John Hawkins updated the GoFundMe page to reflect Kavanaugh’s decision and to inform those who donated that they could have their money returned if they did not want to support the charities:
Since they are not allowed to suggest a charity, I did some research on charities supported by the Judge and settled on the Archdiocese of Washington which runs the Catholic Youth Organization (CYO). Brett Kavanaugh rather famously coached girls’ basketball there, and if the Kavanaugh family were allowed to support a charity, I feel confident the Archdiocese of Washington would be near the top of the list.
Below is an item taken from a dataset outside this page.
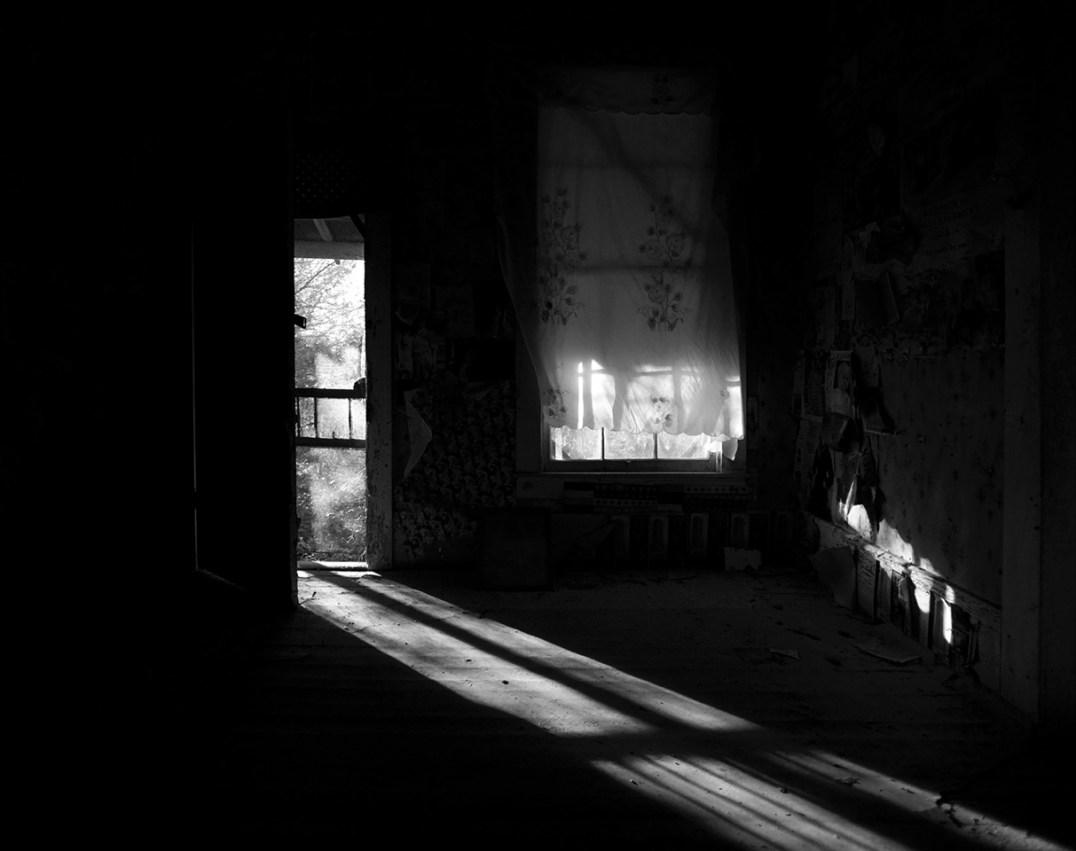 © Terri Cappucci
After talking to the Archdiocese of Washington about the best way to use the funds to help the sort of kids Brett Kavanaugh has been working with, we’re going to split the money between three of their programs: The Catholic Youth Organization (CYO) , the Tuition Assistance Fund, and the Victory Youth Center.
With that in mind, I talked with GoFundMe and explained that I’d like to see the money go to this charity. If for some reason, you don’t want your money to go to that charity, you will have a week from today to ask for a refund from GoFundMe. Additionally, GoFundMe, which has been incredibly helpful behind the scenes, provided a list of all the comments people made. After screening out the trolls, I want you to know that all of those have been sent to the Judge’s family. So, if they didn’t get to read those comments while you were leaving them, they will certainly get to see them now. I’m sure all those kind words will mean a lot to them.
Hawkins had raised $611,645 in small donations from approximately 13,250 donors, many of them anonymous, for ‘Brett Kavanaugh’s family to use for security or however they see fit.’ The GoFundMe appeared online on Sept. 24, the day after the New Yorker published Deborah Ramirez’s allegations that Kavanaugh exposed himself and put his penis in her face at a college gathering. That story emerged a week after the Washington Post published Christine Blasey Ford’s accusation that Kavanaugh had tried to force himself on her at a high school party.
On Tuesday, Hawkins posted what he referred to as an ‘official statement’ from Kavanaugh’s representatives distancing the justice from the effort.
“Justice Kavanaugh did not authorize the use of his name to raise funds in connection with the GoFundMe campaign. He was not able to do so for judicial ethics reasons. Judicial ethics rules caution judges against permitting the use of the prestige of judicial office for fund-raising purposes. Justice Kavanaugh will not accept any proceeds from the campaign, nor will he direct that any proceeds from the campaign be provided to any third party. Although he appreciates the sentiment, Justice Kavanaugh requests that you discontinue the use of his name for any fund-raising purpose.”
“Hawkins said that at its peak during the confirmation hearings, the fundraiser was “going nuclear” and bringing in more than $10,000 an hour,” Yahoo reported.
“I think that conservatives were so shocked and horrified by the way that they felt — like, this is a good guy, he’s been through all these background checks, and he was just being destroyed by what we view as unproven allegations,” Hawkins said. “Once we saw that … people felt like they had to do something.”
Hawkins concluded his update on the GoFundMe page: “Last but not least, folks, this GoFundMe has been a TREMENDOUS success. We were able to show support for Judge Kavanaugh in his hour of need and raise an enormous amount of money for a charity that has obviously meant a lot to him. Everyone who contributed should be extremely proud to be a part of this.”